She hears voices in the distance.
“How could you do this in my place?” Male.
“It’s his fault.” Female.
“You always say that.” Male.
“I told him we were done. He couldn’t take no for an answer.” Female.
“So it isn’t your fault.” Male.
“He was a scumbag.” A pause. “Too bad, though. He was cute.” Female.
“Well I’m so fucking happy he was a scumbag.” Male.
“Aren’t you?” Female.
“Yes. Così fottutamente felice!” Male.
“You’ve got spaghetti in your mouth again.” Female.
“What? You can’t tell from this delighted face how fucking happy I am? For this to happen in my fucking place?” Male.
“You’re so much less sexy when you’re mad.” Female.
Celia: Waterbed. Do people still have waterbeds? Maybe she went back in time. Voices drift toward her from the other room. Chase. She recognizes his voice. Is this his bed? He put her to bed? That’s sweet.
Until it hits her that she’s sober. That she left Em’s house and picked up a guy at the bar—or rather, let him pick up her. With magic tricks. A thief. He’s a thief. Stolen car. She has a boyfriend.
He fucked her on the counter.
And it was good.
Is her face red? She’s sure that it’s red. She doesn’t sit up, not yet, but she cracks her eyes to look around the room.
GM: It’s similar to the rest of the house. There’s a zebra print rug along the floor, bright red drapes, a second flatscreen TV in front of the bed. Several retro lava lamps and ‘80s modern art paintings look decidedly at odds with neoclassical statues and paintings. Assorted expensive-looking clothes and dollar bills are thoughtlessly strewn over the floor. So are Celia’s clothes, a pack of playing cards, some golden dice, a pair of handcuffs, and a handgun.
It’s tacky and completely unashamed of what it is.
“Oh, looking sexy for you.

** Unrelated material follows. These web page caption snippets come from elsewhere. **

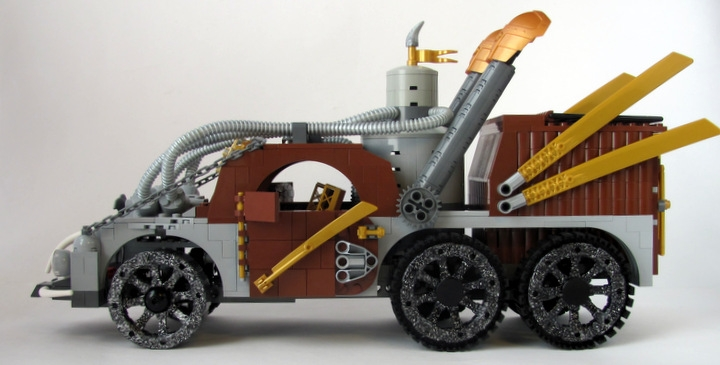LEGO MOC - Steampunk Machine - Excalibur: <br><i>- Equipped with the newest steam boiler.</i><br>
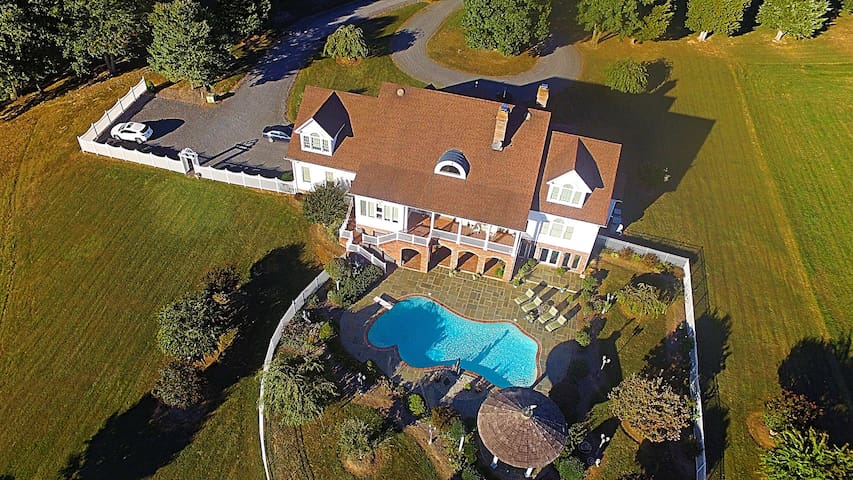 """Lake Front  Virginia Mansion """"South Room Suite"""""""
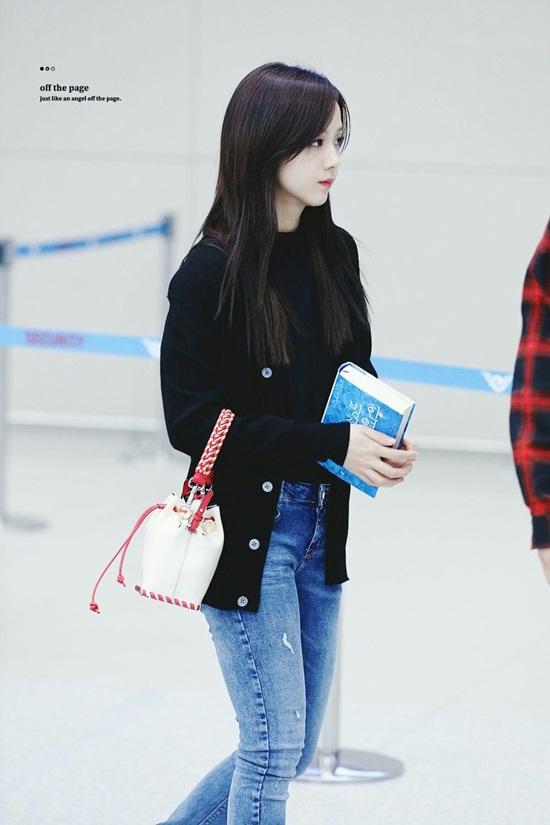 Thời trang sân bay đơn giản nhưng đầy cuốn hút của Jisoo - Black Pink - Ảnh 5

That’s exactly what I fucking want to do right now.” Male.
Celia: Oh. There’s her dress. And panties. And a gun. Her gun?

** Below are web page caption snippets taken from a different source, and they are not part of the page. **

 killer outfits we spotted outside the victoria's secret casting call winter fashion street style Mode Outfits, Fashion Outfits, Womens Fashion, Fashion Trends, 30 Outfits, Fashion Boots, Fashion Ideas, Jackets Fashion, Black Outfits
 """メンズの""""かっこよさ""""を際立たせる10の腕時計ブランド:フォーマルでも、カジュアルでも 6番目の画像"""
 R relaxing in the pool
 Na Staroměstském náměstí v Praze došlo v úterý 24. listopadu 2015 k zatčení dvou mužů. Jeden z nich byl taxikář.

GM: It looks like a different gun.
“We could clean this up in half the time it’s taken you to bitch about it.” Female.
Celia: She sits up. Her eyes slide toward the door. She goes about getting up as quietly as she can, aware that her arm and welt-covered ass are doing her very little favors in that department. She reaches for her clothing.
The handcuffs catch her eye. Cop? Or sex toy? Cici would know. But Cici isn’t real, and Celia doesn’t know.

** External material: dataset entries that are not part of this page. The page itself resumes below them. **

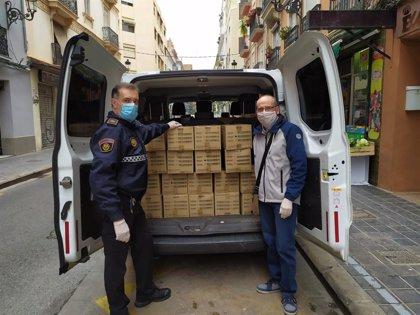 La Asociación José Martí dona a la sanidad valenciana 40.000 guantes de látex que iba a enviar a Cuba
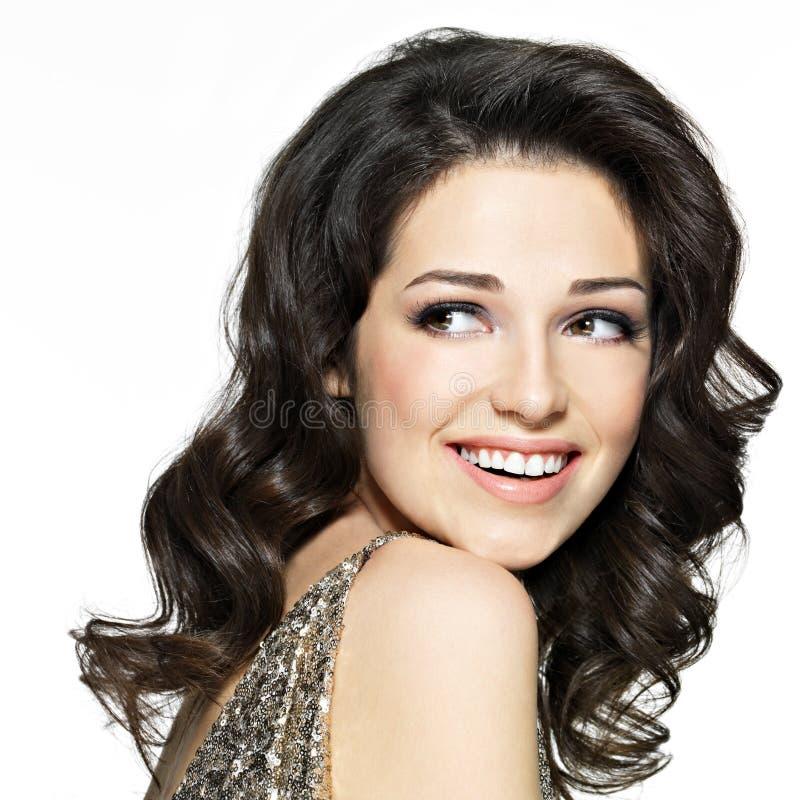 Красивейшая счастливая смеясь над женщина с коричневыми волосами стоковые фото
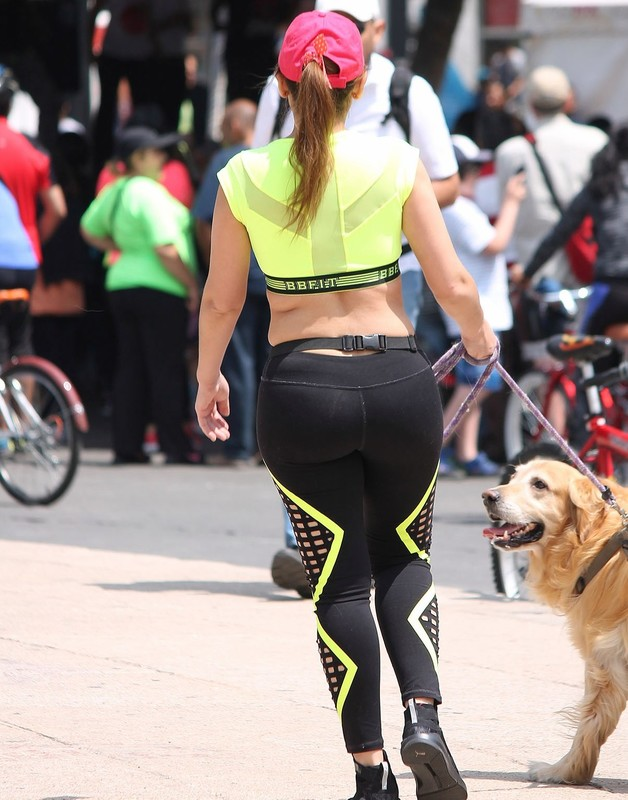 dog walker chick in sexy fitness uniform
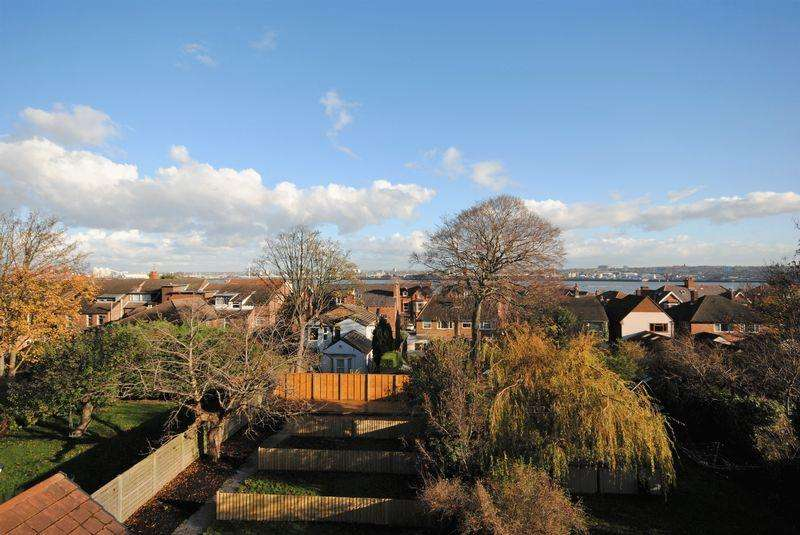 2 Bedrooms Apartment Flat for sale in Penkett Road, Wallasey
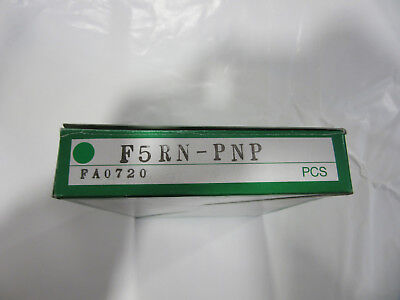 Takex F5RN-PNP Fiber Opitical Sensor NEW!!! in Factory Box Free Shipping
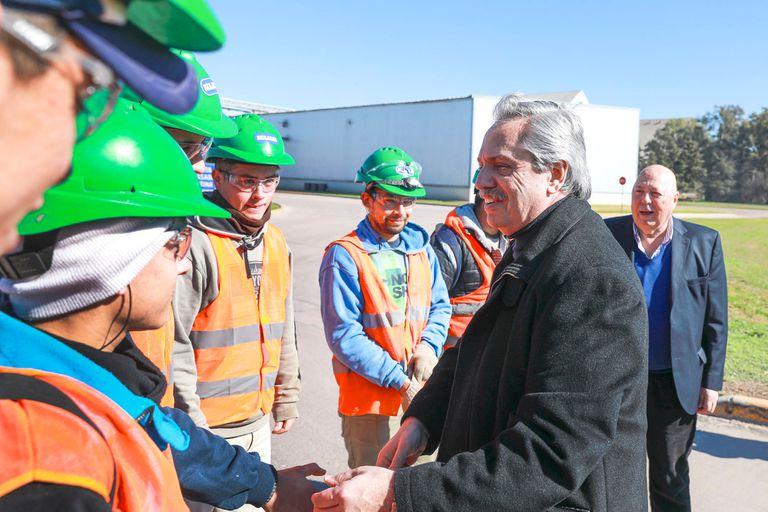 Alberto Fernández recorre la Aceitera General Deheza SA, en Córdoba, junto al empresario Roberto Urquía y el diputado Felipe Solá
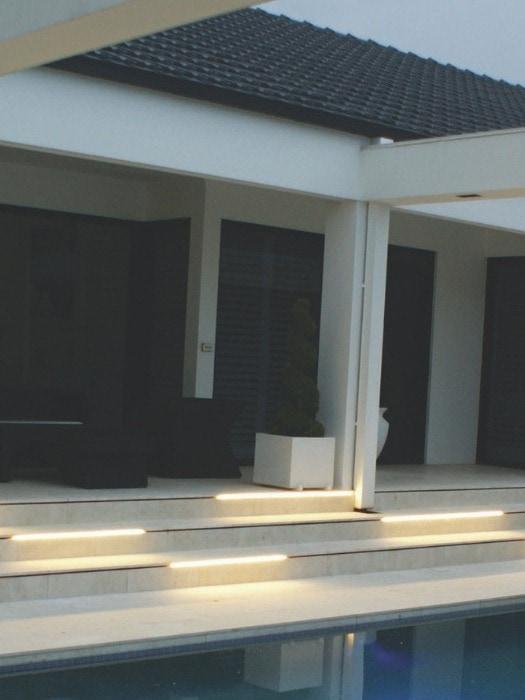 snakelight_exterior flexible stair lights_gineico lighting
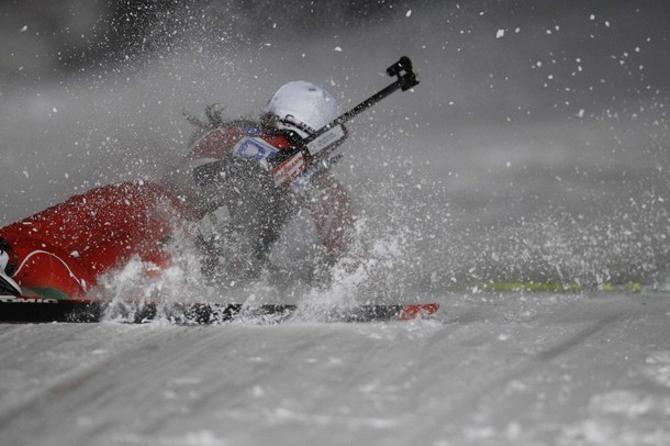 Белоруска Ирина Кривко в спринте допустила два промаха и еще, к своему несчастью, упала на дистанции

She pads toward the door, sans clothing… and stops at the mention of cleaning.
Cleaning. Scumbag. Do this in my place.
Oh my god is there a body out there?
She edges back toward the bed. There’s a dead body out there. Someone killed someone. That has to be it. Has to be. And any moment he’s going to remember the girl in his bed. And she saw all of their faces, all of them, and he’s going to… to… oh my god oh my god oh my god.
She doesn’t want to die. She presses a hand over her own mouth to keep her breathing quiet. She reaches for her clothing. Maybe the window? Fire escape? But then he’ll come after her. And catch her. And throw her over his shoulder and—stop it.
Go back to bed. Right? Pretend to sleep? So he can come in and murder her while she’s helpless.
Her brain spins. She searches for her phone.
GM: She finds it with her purse, which looks like it’s been rummaged through. Chase didn’t even bother to put her ID back in her wallet after taking it out.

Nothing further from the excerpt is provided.